──────── Text section ────────

Medalia to shut Sultan's only medical clinic

SULTAN — Medalia Medical Group plans to close its Sultan clinic March 31 and move the staff to its Monroe office, seven miles west on Highway 2, beginning April 1.

The clinic, the only one in Sultan, is being closed to help stabilize the medical group's financial health.

"We recognize that this is a significant blow to the people who live in Sultan," said Dr. Earl Beegle, Medalia Medical Group's chief medical officer.

"In the seven years that the clinic has been there, they've become very attached to having good medical care right at their doorstep. But in order to be able to provide any medical care east of Snohomish on U.S. 2, we have to make this move for efficiency."

Officials at Medalia and Providence Everett Medical Center, its parent organization, said the closure is due to mounting losses at the Sultan and Monroe clinics. Estimated losses are more than $500,000 a year.

"The state of health care in Washington is serious," Beegle said.

"We're not immune to that. Our reimbursements from Medicare and (state) DSHS programs are so bad that we are losing money daily. It's forcing us to make some very unfriendly decisions."

Medalia has already merged its Mill Creek and Silver Lake clinics and is looking at other cost-cutting measures.

──────── Source material ────────

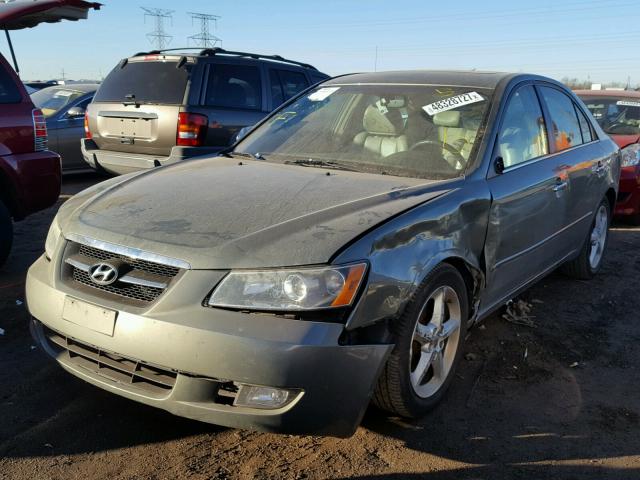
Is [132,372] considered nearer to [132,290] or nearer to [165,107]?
[132,290]

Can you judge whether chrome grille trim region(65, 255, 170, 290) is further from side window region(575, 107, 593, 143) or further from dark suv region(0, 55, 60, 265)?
side window region(575, 107, 593, 143)

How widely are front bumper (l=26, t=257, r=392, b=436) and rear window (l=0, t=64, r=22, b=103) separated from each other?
312cm

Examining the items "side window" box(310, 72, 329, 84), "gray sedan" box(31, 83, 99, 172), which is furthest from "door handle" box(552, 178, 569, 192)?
"gray sedan" box(31, 83, 99, 172)

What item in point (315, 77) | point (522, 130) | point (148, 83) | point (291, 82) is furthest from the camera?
point (315, 77)

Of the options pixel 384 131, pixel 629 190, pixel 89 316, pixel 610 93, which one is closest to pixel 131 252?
pixel 89 316

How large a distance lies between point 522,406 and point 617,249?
4.08 metres

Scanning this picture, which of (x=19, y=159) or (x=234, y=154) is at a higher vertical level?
(x=234, y=154)

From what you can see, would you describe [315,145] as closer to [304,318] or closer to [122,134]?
[304,318]

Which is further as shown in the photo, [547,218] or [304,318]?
[547,218]

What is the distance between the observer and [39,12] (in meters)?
5.00

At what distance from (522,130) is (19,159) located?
3742mm

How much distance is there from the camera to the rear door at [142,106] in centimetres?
702

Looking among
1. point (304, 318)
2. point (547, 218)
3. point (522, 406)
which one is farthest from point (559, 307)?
point (304, 318)

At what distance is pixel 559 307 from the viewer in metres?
4.80
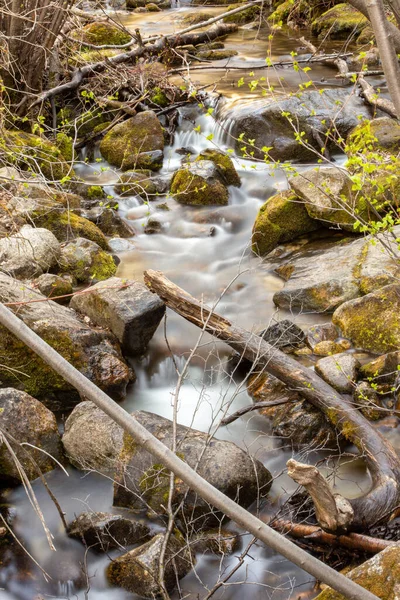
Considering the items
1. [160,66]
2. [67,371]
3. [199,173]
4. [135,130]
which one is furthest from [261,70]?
[67,371]

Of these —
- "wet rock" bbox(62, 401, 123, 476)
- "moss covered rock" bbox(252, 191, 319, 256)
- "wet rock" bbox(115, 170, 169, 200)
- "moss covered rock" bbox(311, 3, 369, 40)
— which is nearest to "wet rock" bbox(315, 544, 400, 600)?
"wet rock" bbox(62, 401, 123, 476)

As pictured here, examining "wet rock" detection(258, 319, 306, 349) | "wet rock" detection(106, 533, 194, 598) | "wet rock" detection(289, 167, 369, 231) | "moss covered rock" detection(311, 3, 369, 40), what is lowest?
"wet rock" detection(106, 533, 194, 598)

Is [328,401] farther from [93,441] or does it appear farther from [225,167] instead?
[225,167]

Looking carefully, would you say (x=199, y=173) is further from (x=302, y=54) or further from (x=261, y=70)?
(x=302, y=54)

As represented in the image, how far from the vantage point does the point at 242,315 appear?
23.1 feet

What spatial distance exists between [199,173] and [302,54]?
21.2 ft

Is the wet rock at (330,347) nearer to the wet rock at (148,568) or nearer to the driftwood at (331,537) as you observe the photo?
the driftwood at (331,537)

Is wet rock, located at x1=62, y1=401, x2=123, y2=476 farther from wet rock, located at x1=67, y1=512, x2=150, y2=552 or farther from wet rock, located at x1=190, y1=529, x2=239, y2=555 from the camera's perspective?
wet rock, located at x1=190, y1=529, x2=239, y2=555

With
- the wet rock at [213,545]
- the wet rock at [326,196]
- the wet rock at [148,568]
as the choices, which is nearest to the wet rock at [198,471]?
the wet rock at [213,545]

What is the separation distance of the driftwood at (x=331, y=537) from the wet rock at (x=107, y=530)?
2.98 ft

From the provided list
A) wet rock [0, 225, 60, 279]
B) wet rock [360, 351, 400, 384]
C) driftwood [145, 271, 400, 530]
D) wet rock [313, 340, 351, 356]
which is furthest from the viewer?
wet rock [0, 225, 60, 279]

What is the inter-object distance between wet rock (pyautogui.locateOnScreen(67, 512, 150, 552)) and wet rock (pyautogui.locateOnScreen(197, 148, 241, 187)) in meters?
6.44

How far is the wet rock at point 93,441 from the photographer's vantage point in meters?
4.74

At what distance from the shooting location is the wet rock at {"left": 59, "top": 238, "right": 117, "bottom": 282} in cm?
743
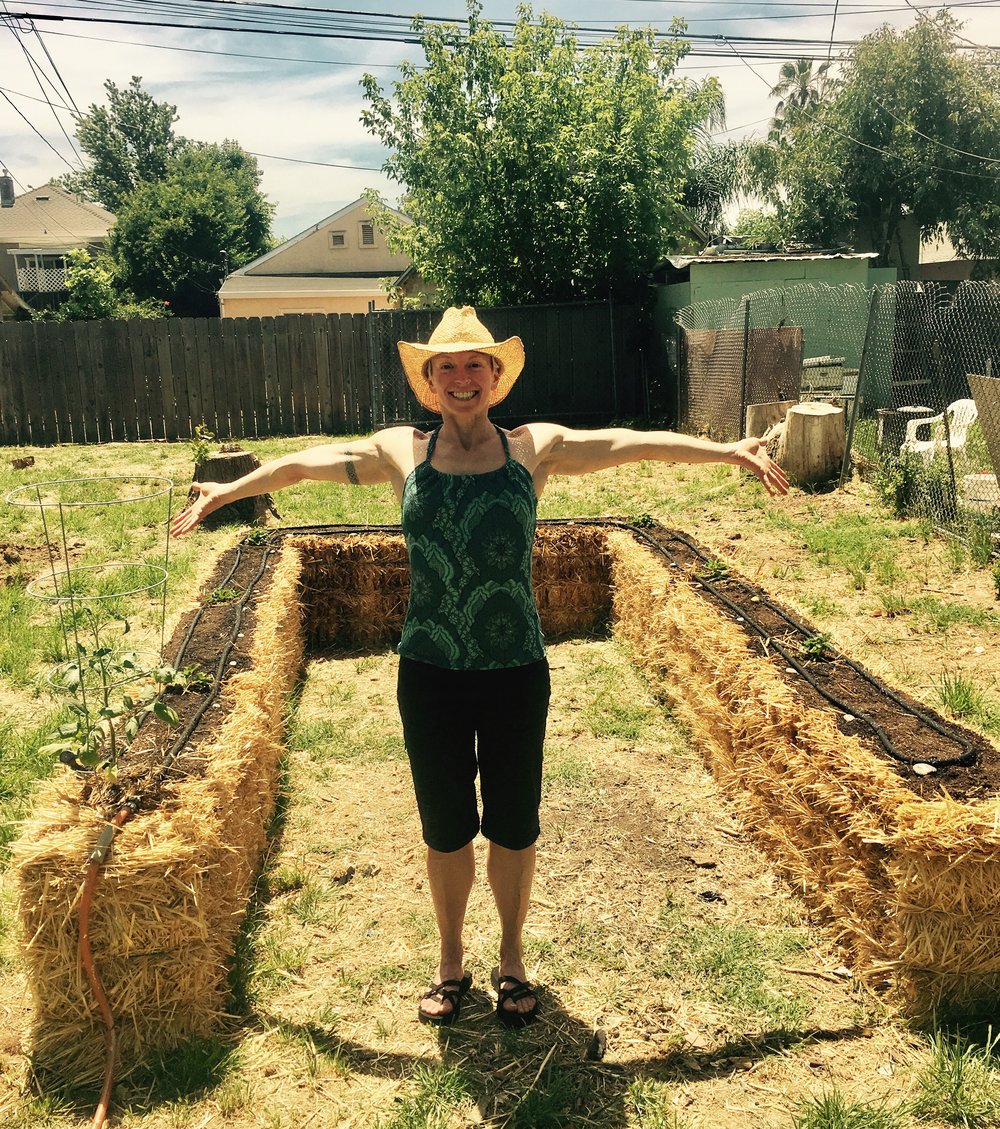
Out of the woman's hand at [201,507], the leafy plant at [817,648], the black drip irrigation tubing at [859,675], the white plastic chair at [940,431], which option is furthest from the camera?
the white plastic chair at [940,431]

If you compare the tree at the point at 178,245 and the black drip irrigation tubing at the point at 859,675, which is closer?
the black drip irrigation tubing at the point at 859,675

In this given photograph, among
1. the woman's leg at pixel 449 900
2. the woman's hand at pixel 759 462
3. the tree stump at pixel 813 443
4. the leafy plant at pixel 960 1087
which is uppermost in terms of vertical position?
the woman's hand at pixel 759 462

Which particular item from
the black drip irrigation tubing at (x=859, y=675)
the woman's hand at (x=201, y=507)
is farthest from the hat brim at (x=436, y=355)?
the black drip irrigation tubing at (x=859, y=675)

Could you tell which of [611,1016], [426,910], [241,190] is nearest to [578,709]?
[426,910]

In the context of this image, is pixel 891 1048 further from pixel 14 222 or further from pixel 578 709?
pixel 14 222

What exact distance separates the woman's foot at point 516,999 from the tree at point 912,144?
32.3 meters

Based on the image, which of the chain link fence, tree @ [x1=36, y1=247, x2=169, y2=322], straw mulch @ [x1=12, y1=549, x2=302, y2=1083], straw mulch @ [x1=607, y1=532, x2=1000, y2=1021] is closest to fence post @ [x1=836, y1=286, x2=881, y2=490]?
the chain link fence

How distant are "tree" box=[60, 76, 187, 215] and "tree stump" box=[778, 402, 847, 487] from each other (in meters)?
72.6

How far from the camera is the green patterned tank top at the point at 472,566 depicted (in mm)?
2695

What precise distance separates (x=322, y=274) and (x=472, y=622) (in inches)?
1494

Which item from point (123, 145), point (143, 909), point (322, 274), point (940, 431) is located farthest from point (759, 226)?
point (123, 145)

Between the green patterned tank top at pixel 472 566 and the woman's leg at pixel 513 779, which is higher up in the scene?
the green patterned tank top at pixel 472 566

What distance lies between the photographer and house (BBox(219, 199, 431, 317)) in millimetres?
33719

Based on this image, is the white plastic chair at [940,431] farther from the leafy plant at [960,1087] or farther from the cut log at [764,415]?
the leafy plant at [960,1087]
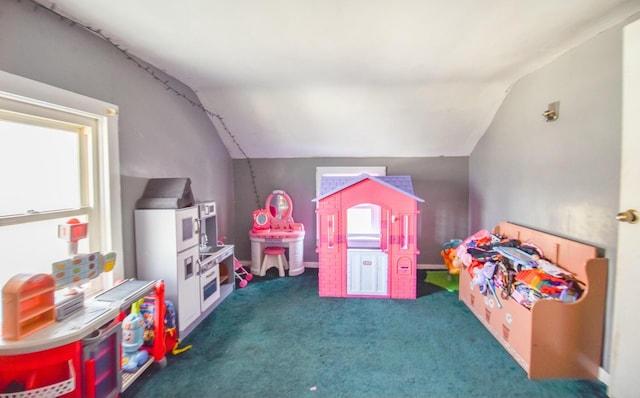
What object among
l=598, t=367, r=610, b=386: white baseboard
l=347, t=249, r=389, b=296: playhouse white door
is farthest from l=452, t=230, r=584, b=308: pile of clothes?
l=347, t=249, r=389, b=296: playhouse white door

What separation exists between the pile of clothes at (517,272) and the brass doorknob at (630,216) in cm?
60

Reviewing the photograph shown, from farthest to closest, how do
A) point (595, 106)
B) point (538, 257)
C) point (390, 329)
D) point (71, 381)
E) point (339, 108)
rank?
point (339, 108)
point (390, 329)
point (538, 257)
point (595, 106)
point (71, 381)

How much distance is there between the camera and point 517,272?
216 centimetres

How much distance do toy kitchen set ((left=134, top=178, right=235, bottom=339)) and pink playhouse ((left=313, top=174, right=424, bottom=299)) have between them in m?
1.28

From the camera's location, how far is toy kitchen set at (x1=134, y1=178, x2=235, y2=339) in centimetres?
225

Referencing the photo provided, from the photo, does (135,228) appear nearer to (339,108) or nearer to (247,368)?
(247,368)

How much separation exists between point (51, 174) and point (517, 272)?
10.6 ft

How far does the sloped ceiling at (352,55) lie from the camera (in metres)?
1.61

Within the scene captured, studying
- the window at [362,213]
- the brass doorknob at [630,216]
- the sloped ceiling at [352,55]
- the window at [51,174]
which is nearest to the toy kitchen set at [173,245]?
the window at [51,174]

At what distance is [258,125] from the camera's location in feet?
11.6

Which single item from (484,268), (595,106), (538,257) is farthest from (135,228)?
(595,106)

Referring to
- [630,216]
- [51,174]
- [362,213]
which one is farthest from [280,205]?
[630,216]

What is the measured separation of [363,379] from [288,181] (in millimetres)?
2809

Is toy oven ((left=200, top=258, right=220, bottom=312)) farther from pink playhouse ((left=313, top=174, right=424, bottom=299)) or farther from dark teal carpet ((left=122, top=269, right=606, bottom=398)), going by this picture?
pink playhouse ((left=313, top=174, right=424, bottom=299))
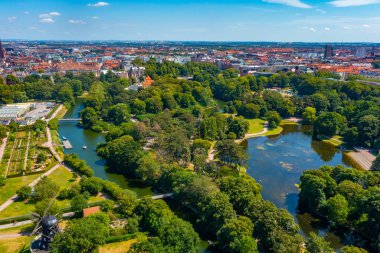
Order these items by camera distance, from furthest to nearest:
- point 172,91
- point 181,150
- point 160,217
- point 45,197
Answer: point 172,91 → point 181,150 → point 45,197 → point 160,217

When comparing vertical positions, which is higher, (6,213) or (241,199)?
(241,199)

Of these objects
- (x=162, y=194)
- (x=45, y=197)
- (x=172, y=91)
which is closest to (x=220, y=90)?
(x=172, y=91)

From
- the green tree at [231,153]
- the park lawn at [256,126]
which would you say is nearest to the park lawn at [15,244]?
the green tree at [231,153]

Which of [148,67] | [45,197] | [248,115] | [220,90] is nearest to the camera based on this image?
[45,197]

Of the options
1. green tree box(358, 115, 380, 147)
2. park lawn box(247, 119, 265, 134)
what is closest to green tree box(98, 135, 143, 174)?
park lawn box(247, 119, 265, 134)

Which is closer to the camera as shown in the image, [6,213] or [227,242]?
[227,242]

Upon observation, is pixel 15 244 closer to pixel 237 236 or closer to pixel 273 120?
pixel 237 236

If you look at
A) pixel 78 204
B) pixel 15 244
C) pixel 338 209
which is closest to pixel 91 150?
pixel 78 204

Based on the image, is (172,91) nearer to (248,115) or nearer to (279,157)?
(248,115)

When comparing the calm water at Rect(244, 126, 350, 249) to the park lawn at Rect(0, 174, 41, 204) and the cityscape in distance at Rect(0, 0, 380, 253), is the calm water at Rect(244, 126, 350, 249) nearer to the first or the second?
the cityscape in distance at Rect(0, 0, 380, 253)
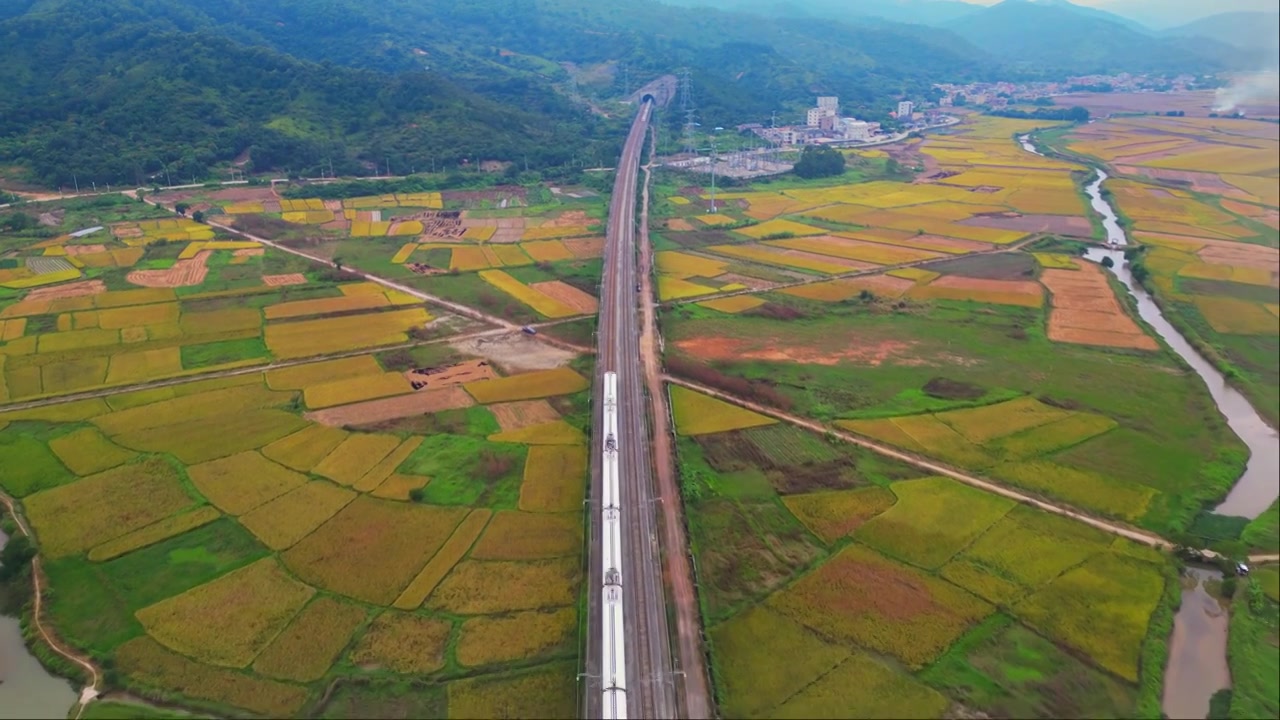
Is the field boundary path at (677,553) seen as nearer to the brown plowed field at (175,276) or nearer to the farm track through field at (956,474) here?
the farm track through field at (956,474)

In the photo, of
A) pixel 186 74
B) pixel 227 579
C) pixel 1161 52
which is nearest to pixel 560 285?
pixel 227 579

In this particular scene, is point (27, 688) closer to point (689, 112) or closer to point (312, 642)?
point (312, 642)

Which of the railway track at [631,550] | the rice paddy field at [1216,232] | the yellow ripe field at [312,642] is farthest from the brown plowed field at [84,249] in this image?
the rice paddy field at [1216,232]

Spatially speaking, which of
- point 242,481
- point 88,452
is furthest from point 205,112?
point 242,481

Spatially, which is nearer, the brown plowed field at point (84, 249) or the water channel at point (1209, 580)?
the water channel at point (1209, 580)

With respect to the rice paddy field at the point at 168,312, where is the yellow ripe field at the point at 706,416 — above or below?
below

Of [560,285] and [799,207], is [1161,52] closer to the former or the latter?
[799,207]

────────

Your objective: Extend the news report on the closure of Medalia's Sultan clinic, beginning immediately after its final sentence.

Written response:
Medalia is a regional network of 16 sites and more than 61 primary-care providers. Beegle said the Sultan clinic has a staff of 21, including five physicians. There are at least eight doctors at the Monroe clinic.

But Beegle said there is room at the Monroe site to move the Sultan staff there. He said the company doesn't plan layoffs.

Beegle said he expects to lose some employees who decide not to make the move to Monroe or by normal attrition.

Staff members at the Sultan clinic said they were asked not to speak about the closure. Beegle said he thought it better that he be the one to answer questions so the information would be consistent.

Patients of the Sultan clinic, however, have been vocal about their opposition to the closure.

"I can't believe that they would do this to us," said Kathy Claussen, whose family members are patients of Dr. Mark Raney at the clinic.

"The clinic is the kind of place where you can walk right in and be seen. These people are wonderful. They are like family to us."

On Dec. 10, Claussen became fully aware of how valuable it was to have a clinic in town. Her son, Bryan, 16, was killed in a traffic accident on Highway 522. After the accident, she went into shock and began convulsing.

"My husband drove me to the clinic and got Dr. Raney, who came out to the car to get me," she said. "The clinic was closed for the lunch hour at the time, but that didn't matter to them.

"That's the kind of care you only get at a small clinic where they know every patient and every member of every family."

Debbie Copple, whose husband, Brian, is a chiropractor with an office in Sultan, said she understands that the medical business is going through tough times. But closing the clinic doesn't make sense to her.

"They just got done buying first-class, brand-new everything," she said. "The clinic is packed all the time. How can they not be making money?"

Copple said many local residents hope the clinic will stay and find a partner other than Medalia to operate it.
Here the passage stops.